Extract:
DETAILED DESCRIPTION
[0012] An embodiment of the present invention is a standalone
library able to query class metadata without prior loading of
classes in the JVM. The library analyzes source code compiled to
binary format, that is, the library analyzes byte code from a
number of sources such as application archives, class files, or
file system folders. It creates a meta model of the analyzed byte
code and after the model is complete, it creates an object to
access the created model.
[0013] Referring to FIG. 1, the system implementing the embodiment
of the invention receives byte code 100. The received input can be
a set of application archives, separate class files, or file system
folders. The system proceeds to parse the byte code. Each piece of
metadata in the byte code is marked by a marker. The system
identifies a marker 110 and reads the metadata corresponding to the
marker 115. Then the metadata in the byte code is extracted 120,
indexed 123, and added to a meta model 125. The system then checks
if a further marker exists 130 and as long as there are further
markers in the byte code the system iterates over them to construct
a full model of the metadata in the byte code. Each entry in the
meta model is assigned an identifier so that it can be retrieved
later. Once the byte code is complete, the system creates an object
to access the model 135. Using this object and an element
identifier, any element can be retrieved from the model.
[0014] The system can also retrieve elements of the model that
satisfy given criteria by using filtering, as shown on FIG. 2. To
retrieve only such elements, the system creates a filter object
200, configures the object with the desired criteria 205, and
initializes the created filter object 210. Once initialized the
filter object will return the portion of the meta model matching
the filter criteria. Using filtering is very valuable for use cases
where only a subset of the metadata contained in byte code is
needed to perform a given task.
[0015] Elements in the created model are grouped according to their
type and their source. For example, an Enterprise Application
Archive (hereinafter "EAR"), contains one or more application
modules, such as web modules, web services modules, Enterprise
JavaBeans (hereinafter "EJB") modules, and so on. Each of the
application modules is an archive of the respective type. Each
archive contains application logic compiled to class files and
encapsulated in Java.TM. Application Archives (hereinafter "JARs").
Consequently, the created meta model models the hierarchy of the
EAR, as shown on FIG. 3.
[0016] FIG. 3 is a block diagram of a sample meta model created
from the analysis of an EAR 3005 with one Web Application Archive
(hereinafter "WAR") 3100 and two JARs, 3200 and 3300, respectively.
The WAR 3100 has classA 3110 and classB 3145. ClassA 3110 has three
methods, 3115, 3135, and 3140. Further, classA 3110 has two fields
3120 and 3125 and one constructor 3130. Similarly, the classes,
methods, and fields of the JARs 3200 and 3300 are added to the
hierarchy of the meta model. Later on, using filtering, the system
can retrieve the metadata selectively, as noted above. For example,
the system can configure a filter object to retrieve only the
metadata from WAR 3100.

Challenges:
[a] Answer these questions about the description:
(i) From which three kinds of sources can the library analyze byte code?
(ii) What does the filter object return once it is initialized?
(iii) How many fields and how many constructors does classA 3110 have?
[b] Substitute "initializer" for "constructor" and reproduce the description, everything from "[0016] FIG. 3" down to "from WAR 3100.".

Records of spatial reasoning questions
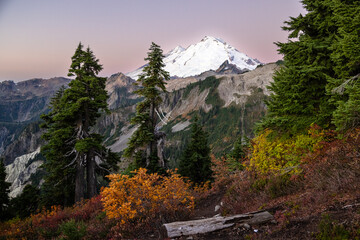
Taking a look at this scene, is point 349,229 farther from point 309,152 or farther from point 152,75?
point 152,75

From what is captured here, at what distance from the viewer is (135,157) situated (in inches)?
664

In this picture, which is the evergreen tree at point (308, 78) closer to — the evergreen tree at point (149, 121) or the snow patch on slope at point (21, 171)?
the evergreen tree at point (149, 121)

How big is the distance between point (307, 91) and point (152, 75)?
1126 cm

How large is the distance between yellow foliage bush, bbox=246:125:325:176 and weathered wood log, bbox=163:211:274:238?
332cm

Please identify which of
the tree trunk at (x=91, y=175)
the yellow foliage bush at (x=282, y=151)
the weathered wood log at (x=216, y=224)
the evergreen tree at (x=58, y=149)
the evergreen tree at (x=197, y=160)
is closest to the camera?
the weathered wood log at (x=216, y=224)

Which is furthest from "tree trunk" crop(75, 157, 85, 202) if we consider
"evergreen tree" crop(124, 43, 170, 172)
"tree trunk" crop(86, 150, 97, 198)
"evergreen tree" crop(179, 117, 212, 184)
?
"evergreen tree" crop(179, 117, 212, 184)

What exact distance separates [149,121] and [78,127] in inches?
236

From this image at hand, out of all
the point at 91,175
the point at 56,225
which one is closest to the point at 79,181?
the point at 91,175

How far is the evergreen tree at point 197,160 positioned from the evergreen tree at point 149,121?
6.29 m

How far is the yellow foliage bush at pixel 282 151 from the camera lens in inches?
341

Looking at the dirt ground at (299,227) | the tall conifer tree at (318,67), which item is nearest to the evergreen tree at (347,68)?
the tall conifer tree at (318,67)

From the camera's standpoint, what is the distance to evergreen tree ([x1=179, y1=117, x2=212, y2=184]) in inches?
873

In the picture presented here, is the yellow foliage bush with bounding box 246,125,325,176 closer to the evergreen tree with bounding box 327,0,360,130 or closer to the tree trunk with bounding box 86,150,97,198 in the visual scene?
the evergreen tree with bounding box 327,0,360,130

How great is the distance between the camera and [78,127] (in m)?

List of solutions:
[a]
(i) Application archives, class files, and file system folders.
(ii) The portion of the meta model matching the filter criteria.
(iii) Two fields and one constructor.

[b]
[0016] FIG. 3 is a block diagram of a sample meta model created
from the analysis of an EAR 3005 with one Web Application Archive
(hereinafter "WAR") 3100 and two JARs, 3200 and 3300, respectively.
The WAR 3100 has classA 3110 and classB 3145. ClassA 3110 has three
methods, 3115, 3135, and 3140. Further, classA 3110 has two fields
3120 and 3125 and one initializer 3130. Similarly, the classes,
methods, and fields of the JARs 3200 and 3300 are added to the
hierarchy of the meta model. Later on, using filtering, the system
can retrieve the metadata selectively, as noted above. For example,
the system can configure a filter object to retrieve only the
metadata from WAR 3100.